The general’s face ticked. She seemed to want to snap at the mobster, but with visible effort she held herself back, and, after a long moment, she named another, far smaller figure. Vassas smiled. His teeth were sharp. The two bargained for several minutes and at last agreed upon a figure. Avery breathed a sigh of relief.
“Well,” he said, clapping his hands together. “I think that’s decided then. Veronica, with your ability to access the inner workings of the military, we just need to show those loyal to you that you’re no helpless pariah. Our friend here can help instill order in the upper ranks while your people put down those loyal to Haggarty.”
“I haven’t given up on finding the Prime Minister,” Hastur said. “I still think she’s our only real hope of maintaining order when it’s all done. I won’t make my move until she’s found.”

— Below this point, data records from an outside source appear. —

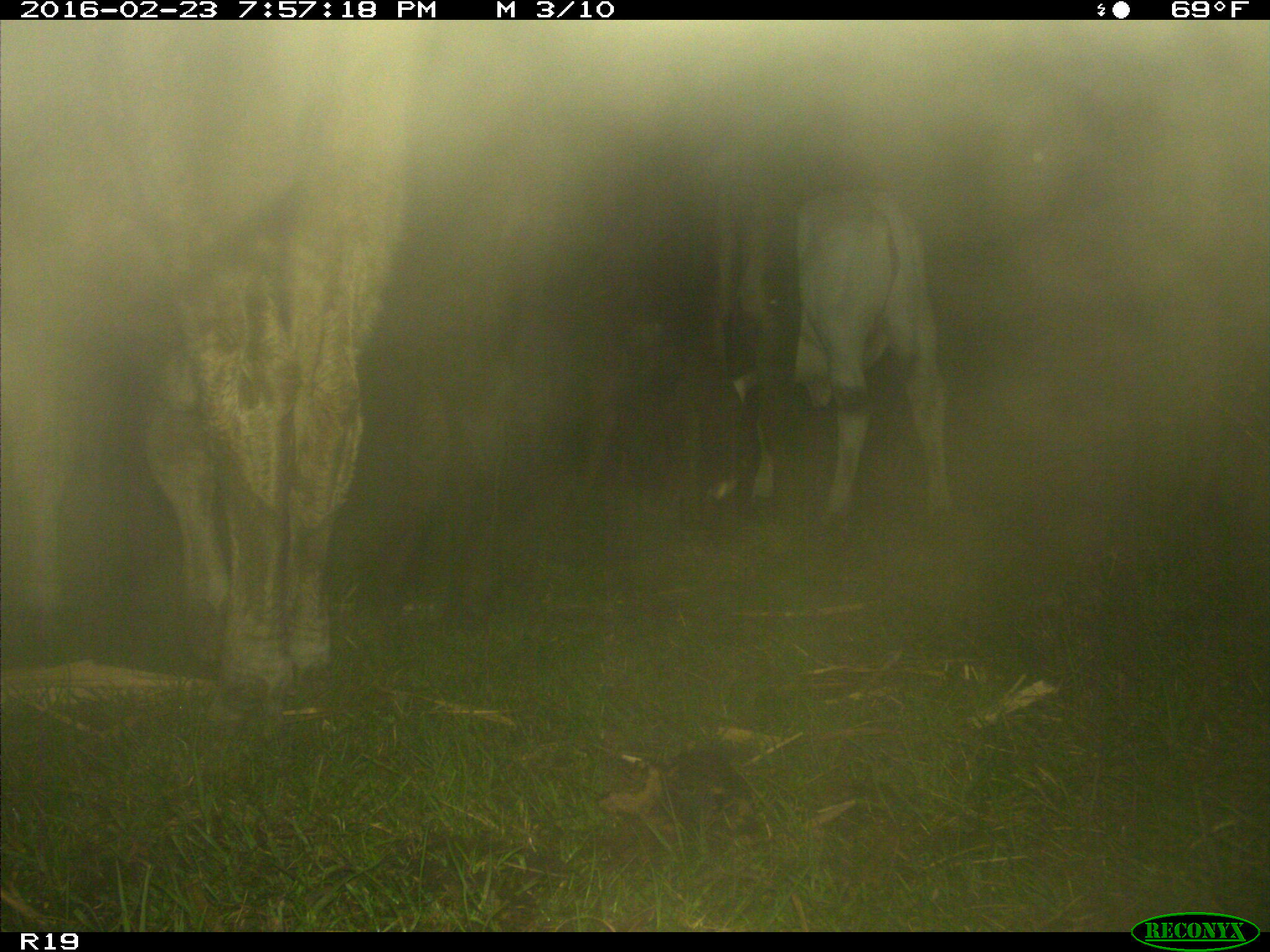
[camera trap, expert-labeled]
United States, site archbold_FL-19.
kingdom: Animalia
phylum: Chordata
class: Mammalia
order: Artiodactyla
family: Bovidae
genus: Bos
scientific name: Bos taurus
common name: domestic cow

“And if she’s found dead?” Vassas said.
“We’ll deal with that if the time comes.”
They spoke for a time, hashing out the details, and at last Hastur made her exit, having first ensured that the others knew how to contact her. Three shadows detached themselves from the periphery and flanked her as she vanished, all of them pretending not to notice each other. Despite their affectations of disrepute, all moved like seasoned military personnel.
“They’d never make it as spies,” Vassas said.
Avery started to agree, then considered. “Then again, I didn’t see them until just now, did you?”
Before Vassas could answer, screams sounded. The two glanced at each other, then toward the source of the cries. Others around them were looking, too. More screams came, and Avery and Vassas rushed outside. The sounds were coming from one of the lower tiers. For a wild moment Avery feared General Hastur had been seized, but no, he saw her hastening away down the upper tier, her bodyguards looking over their shoulders and shoving their hands into their pockets.
Vassas’s two men materialized, their hands likewise concealed, and one said, “What is it, Boss?”
“Some local trouble.”
More screams followed, along with cursing and shouting and general sounds of unrest.
“We’d better go now,” Avery said, “before this turns into a riot, whatever it is.”
The other three came with him down the nearest ramp, along the next tier for a ways to another ramp, then across a bridge toward the next nearest ramp after that. The press of people thickened around them, and many were stopping and pointing downward, or just looking. Avery paused, too, halfway over the bridge, and peered down. What he saw made his stomach lurch.
On the second tier, priests in purple robes were dragging families out of a line of hovels. The victims were badly diseased and miserable-looking, of all ages, from small children (Avery thought one might have been among those he’d given coins to earlier) to an old, toothless woman. Some could barely walk, either due to age, infirmity or mutation. Some had to be dragged along, flopping and floundering. The priests, and there seemed to be about two score of them, were tying the people’s hands behind their backs and arranging them into groups, then herding them across a bridge to a large structure along the abyss. By the purple light streaming through its windows and the trident over its larger entranceway, Avery knew it to be a chapel to the Collossum.
“Dear gods,” he said, “they’re collecting sacrifices in mass.”
Vassas swore. “How many do they need? They must have fifty people down there! Why don’t the townsfolk stop ‘em?”
Some were trying. The townspeople stood on bridges and at railings and in shop fronts, watching the priests as they gathered their victims. An angry crowd had formed on the second tier and were surging against the priests, but the clergymen fought them back. Aiding them in this were not less than a dozen soldiers of the Navy—Haggarty’s people. In their crisp uniforms, they fired over the townspeople’s heads, sending them back. When one woman hurled a rock at a soldier, he shot her in the head. The rest of the townsfolk muttered and wept but did not interfere. A few prayed and stroked tridents about their necks.